Downbeat with her result, the Manorhamilton native said, “I’m disappointed with the result, I thought I did enough there. I’ll have a look at the score after. I’m just very disappointed now. I met her in the worlds – she beat me in the prelim by a split decision, I’ll have to look over it now to see where it all went wrong. I’m not used to boxing boxers with a style like that. My style is usually the more aggressive one, pushing them back, whereas she has a very aggressive style of boxing herself, pulling forward all the time. I thought I did enough with hooks and jabbing.”
Rooney has already switched her focus to the bronze medal fight – “I’ll focus on that now. I focus on the fight. Usually in the village I try to relax and take my mind off it, and here it’s all focus and thinking about what I’m going to do in the final. I’ll be very hungry now, and there’s no way I’m going home without the bronze now.”
In the women’s 400m hurdles stage two Carrick-on-Suir’s Miriam Daly finished with a time of 62.25, over half a second faster than her time of 62.72 in stage one on Saturday, and just over a second off her PB of 61.32.
After the race, Daly was pleased with her performance, “I was really happy, it started off really well. I felt I was concentrating more and better. Unfortunately, I hit the last hurdle, but I’m glad I didn’t fall. I finished out the racing. I’m delighted, it was a great experience, I can’t fault it to be honest.”
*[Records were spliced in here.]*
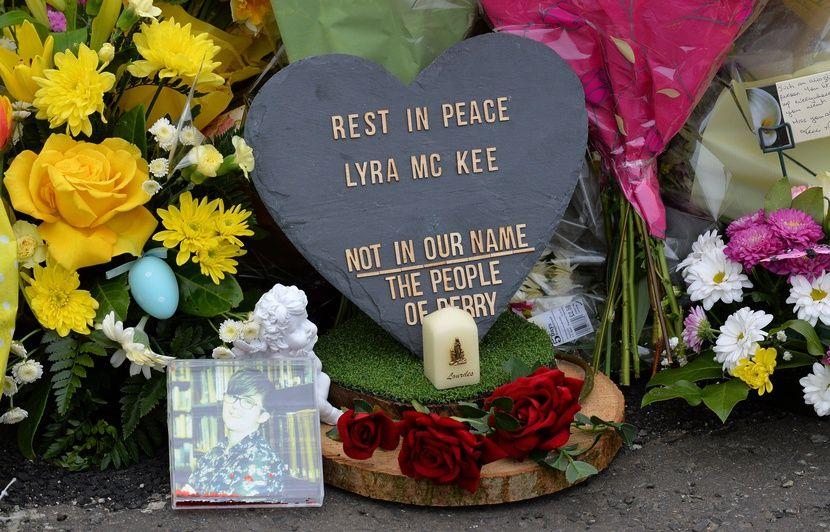 Irlande du Nord: Deux jeunes hommes interpellés après la mort d'une journaliste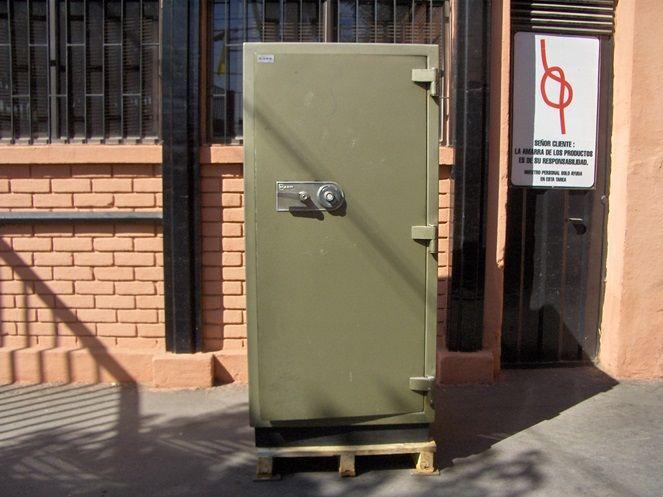 Caja De Fondos Bash con Clave / Usada / 12 – ChileRemates.cl http://www.chileremates.cl/varios/cajas-de-seguridad-usadas/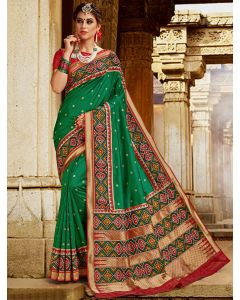 Green Silk Traditional Woven Saree with Patola Print Border and Pallu online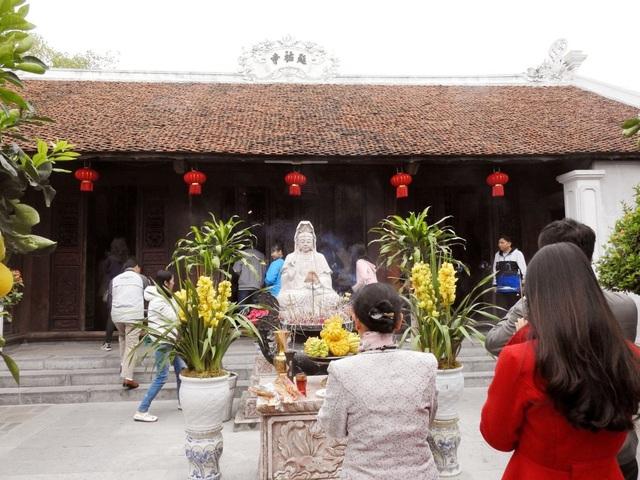 Những điều quan trọng không bao giờ được quên khi đi lễ chùa đầu năm Canh Tý - Ảnh 2.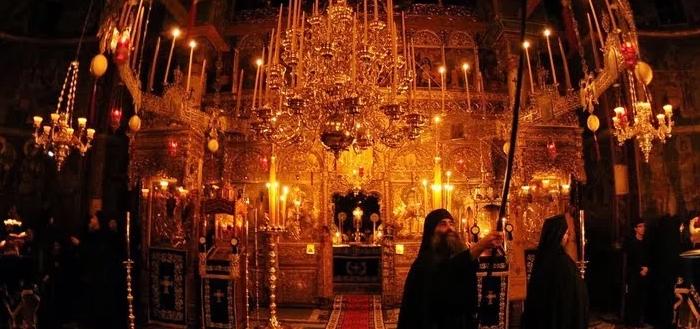 Αγρυπνία: Το Άγιο Όρος προσεύχεται για την πανδημία που δοκιμάζει τον άνθρωπο (video)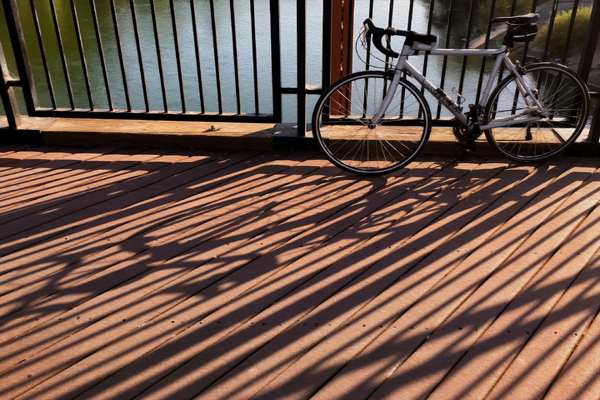 Outdoor composite decking installation must read before - How long does laminate flooring last ...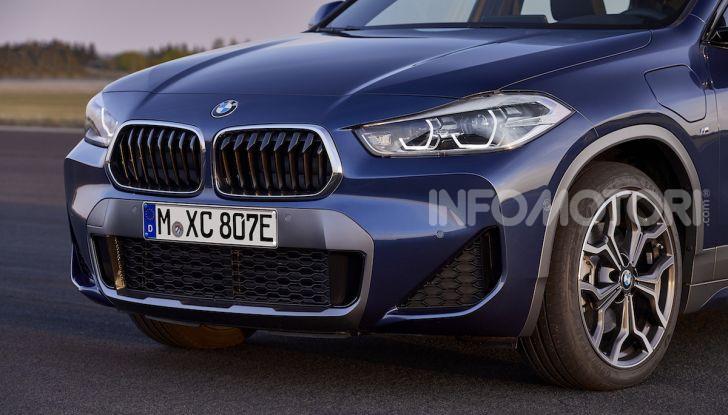 BMW X2 xDrive 25e: la prima Sports Activity Coupé con motore ibrido plug-in - Foto 30 di 34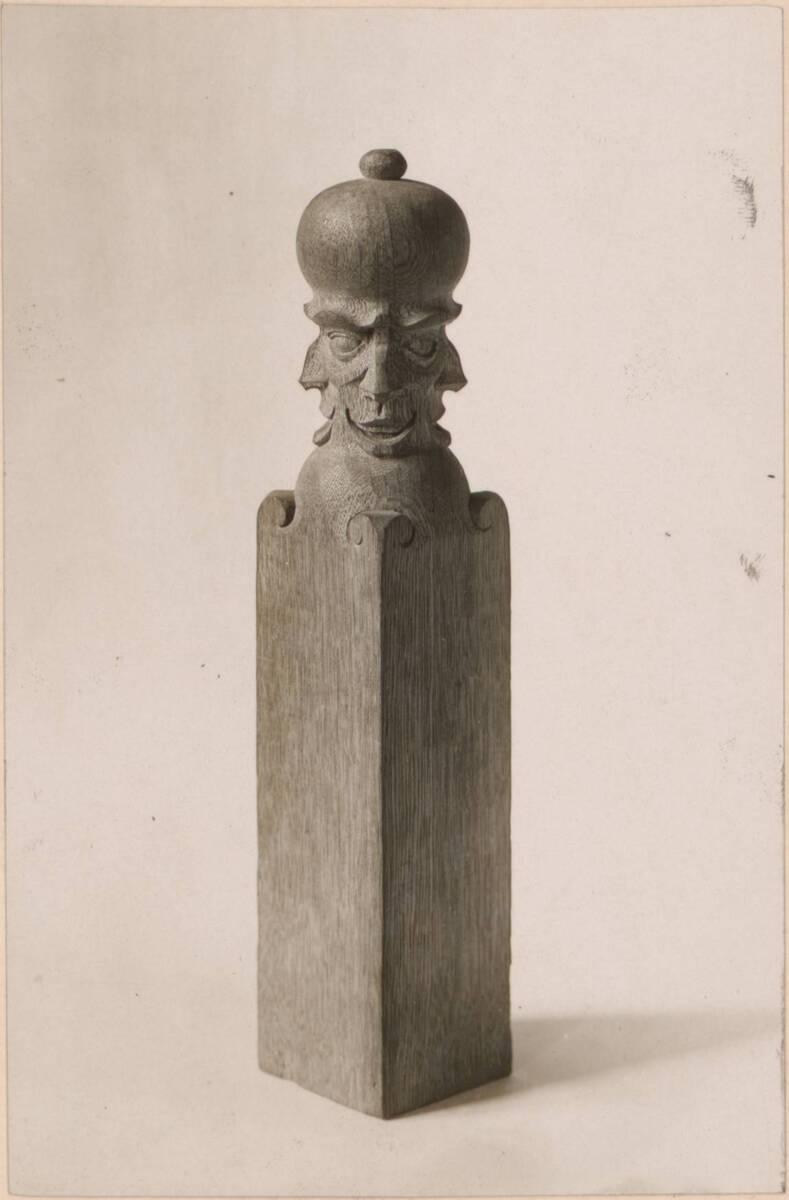 Fotografie eines Endpfostens für eine Innenstiege nach einem Entwurf von Charles Francis Annesley Voysey von Anonym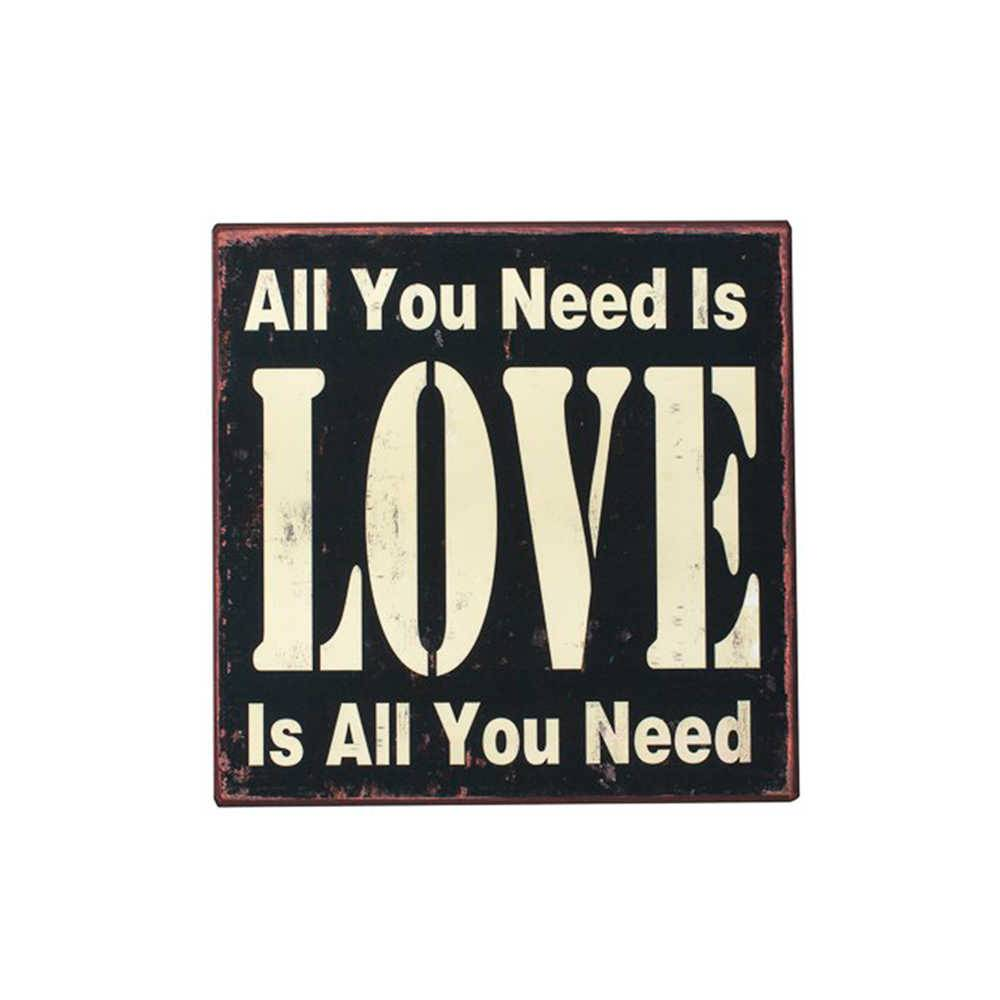 Placa All You Need Is Love Preto e Branco em Metal - 26x26 cm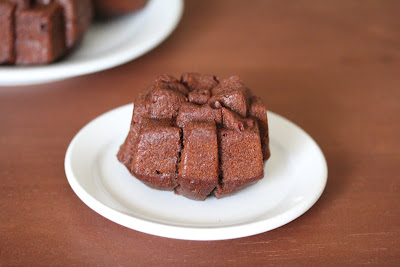 photo of one cakelet on a plate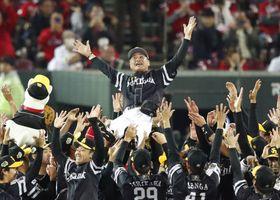 プロ野球日本シリーズで2連覇を果たし、胴上げされるソフトバンクの工藤監督=3日、広島市のマツダスタジアム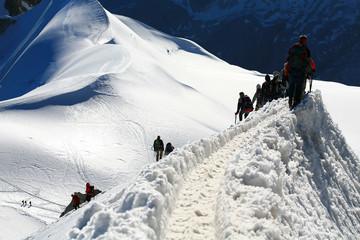 Alpinistes sur une arête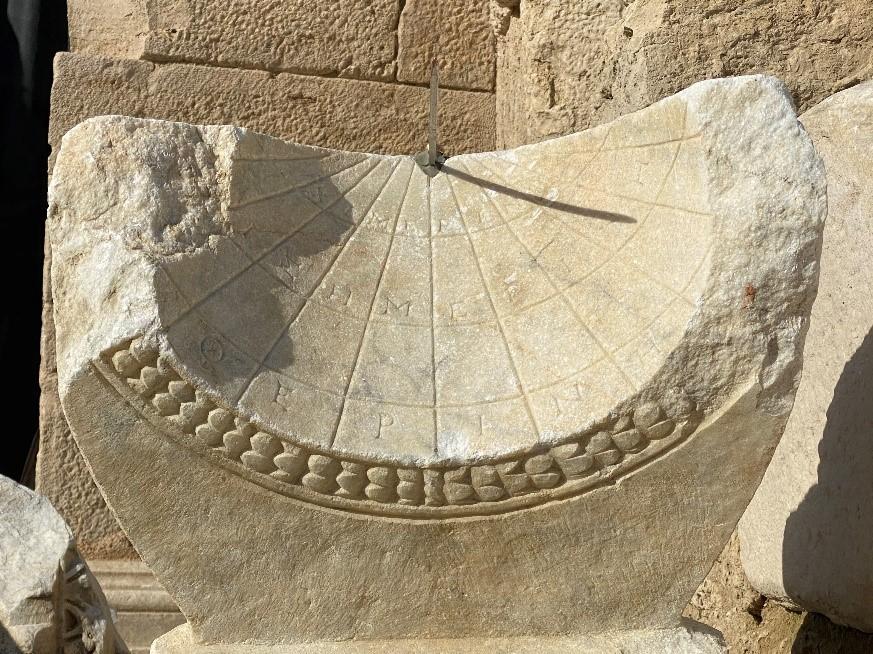 [トルコ] 2000年前の日時計が発掘される ユネスコ暫定世界遺産・ラオディケア
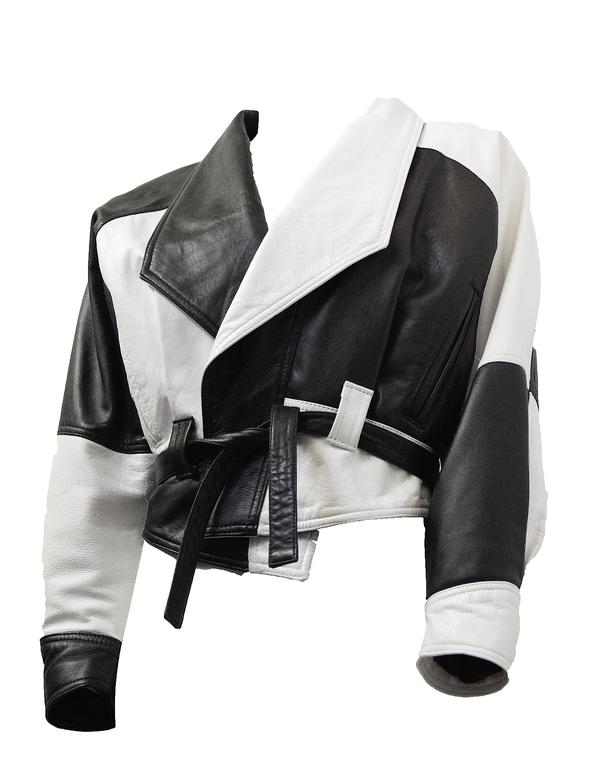 80s Black and White Napa Leather Cropped Jacket   In Excellent Condition For Sale In San Francisco, CA
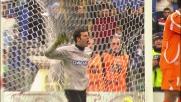 Handanovic si allunga e respinge la conclusione deviata di Hernanes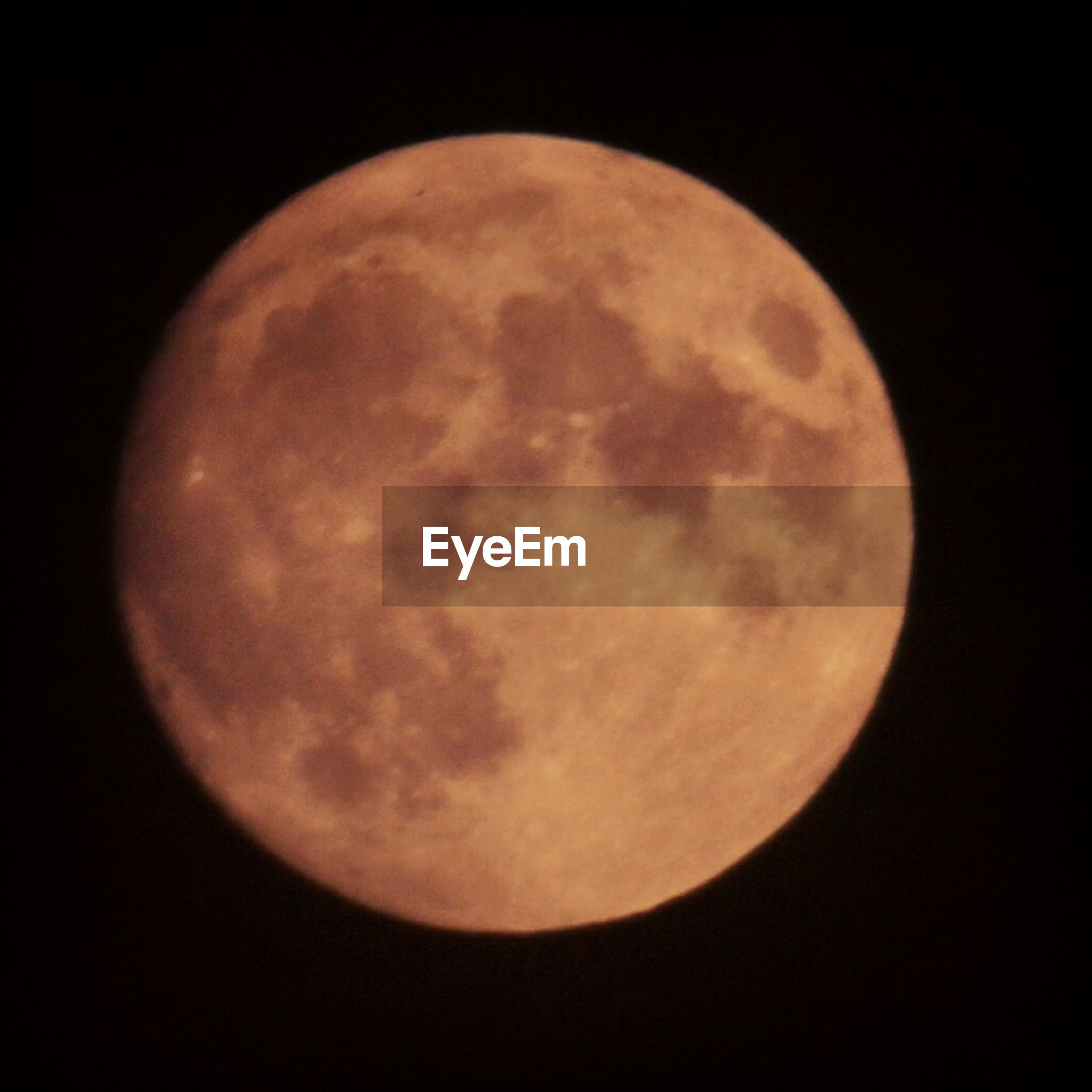 astronomy, moon, full moon, planetary moon, moon surface, night, circle, discovery, space exploration, sphere, beauty in nature, scenics, tranquil scene, tranquility, sky, nature, low angle view, majestic, exploration, dark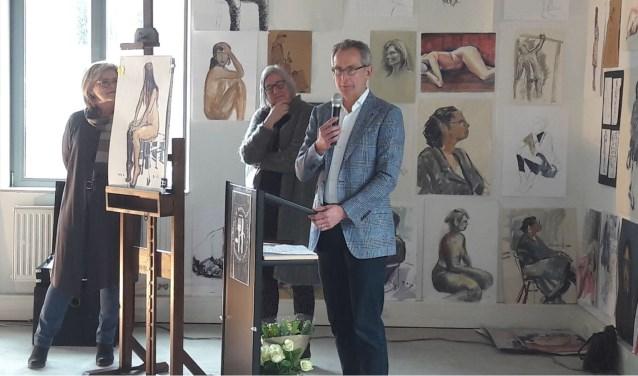 Ben Kamphuis van de Almeloopers hield voorafgaand aan de veiling een toespraakje over de Almeloopers en hun deelname aan de Roparun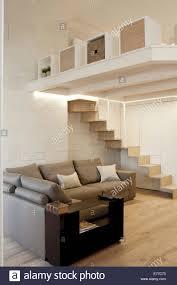 moderne kleinstadt wohnung wohnzimmer mit zusätzlichen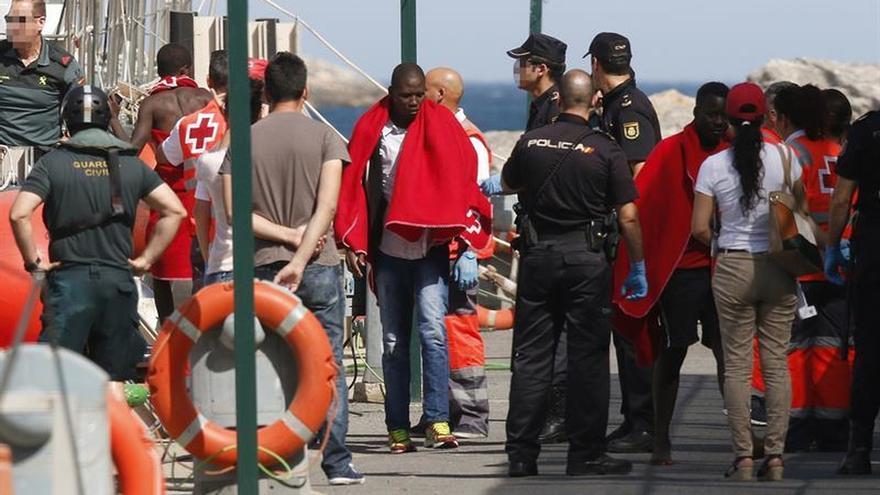 Llegan en buen estado a Motril los 32 inmigrantes rescatados de una patera
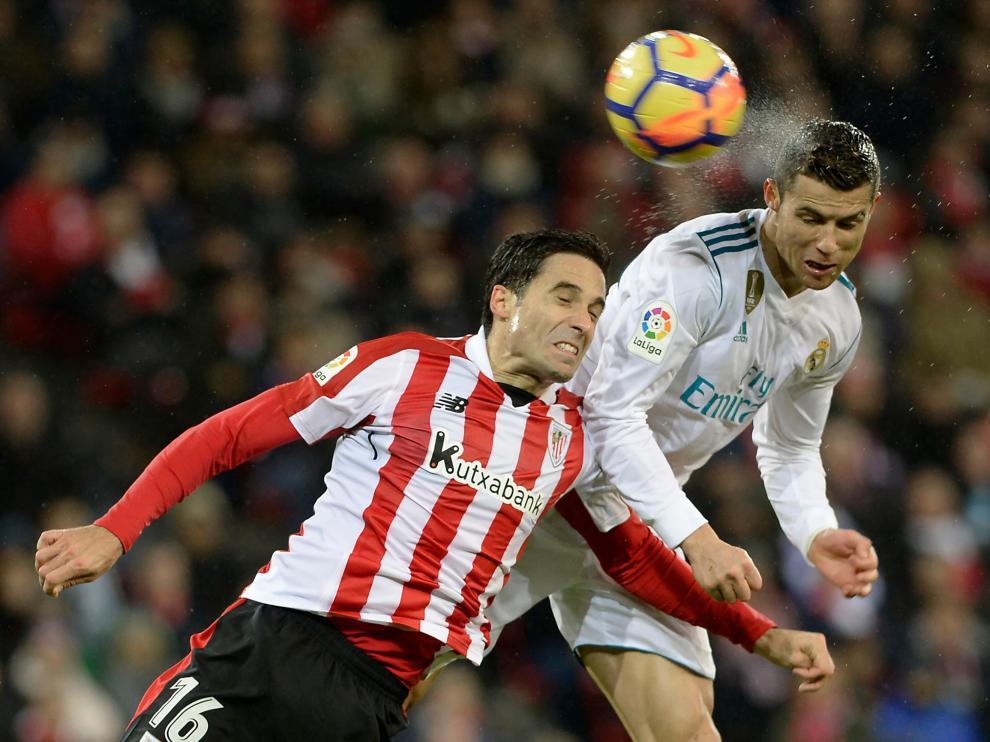El defensa pugna con Cristiano Ronaldo por un balón durante un Athletic-Real Madrid.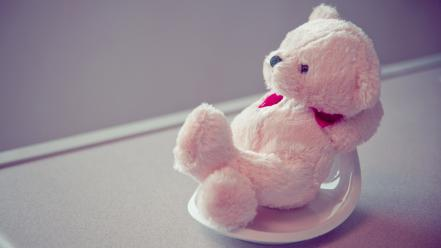 Cute pink teddy bear Wallpaper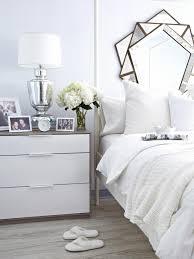 White on white guest bedroom makeover camera da letto di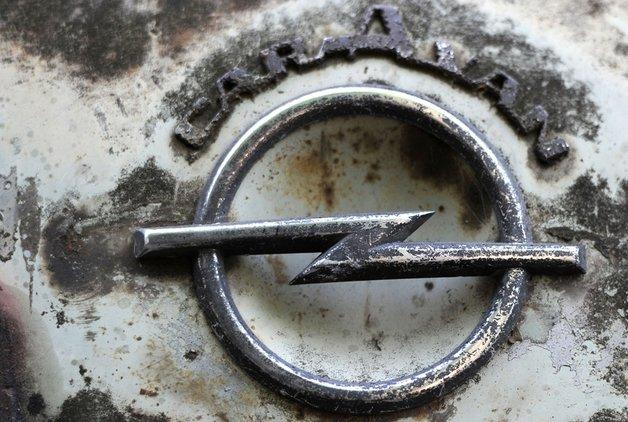 Opel'in üç modeline emisyon soruşturması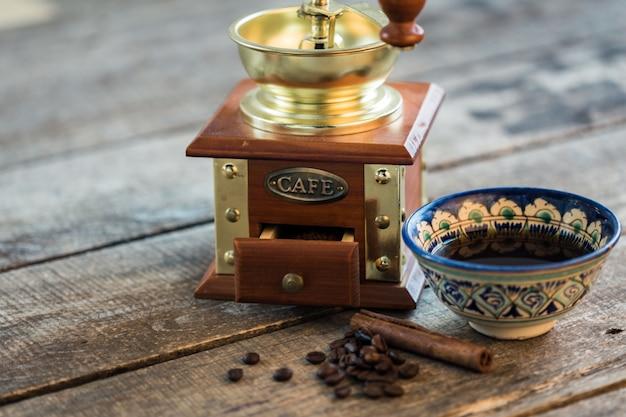 Traditioneller türkischer kaffeetasse-stilllebenabschluß oben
The venues have been packed all week, with long queues of spectators for events all week, “The stadium was amazing, people cheering you on, I’ve loved competing. You can soak in the atmosphere, it heightens the buzz, it makes you want to race. It’s all about the atmosphere.”
Daly’s family travelled to Buenos Aires from Carrick-on-Suir to support Daly in the event, which was a bonus, “It’s so good they’ve come all this way, I really didn’t expect them to with school and work – I’m so grateful to them.”
Day eleven, the second last day of the Youth Olympic Games will see Dean Clancy and Dearbhla Rooney in action in the men’s and women’s flyweight category’s respectively each fighting for bronze medals. Tanya Watson will partake in the Mixed International event.
Team Ireland in Buenos Aires comprises of a squad of 16 athletes from 9 sports. The team of 5 male athletes and 11 female athletes includes Nhat Nguyen (Badminton) and Mona McSharry (Swimming), recipients of Olympic Solidarity Scholarships which were awarded to assist with qualification and preparations for the Tokyo 2020 Olympic Games.
This is the third edition of the Youth Olympic Games which are hosted every four years. The Games, running from October 6 to October 18 will feature more than 4,000 talented junior athletes aged 15 to 18 from 200 countries in over 32 sports.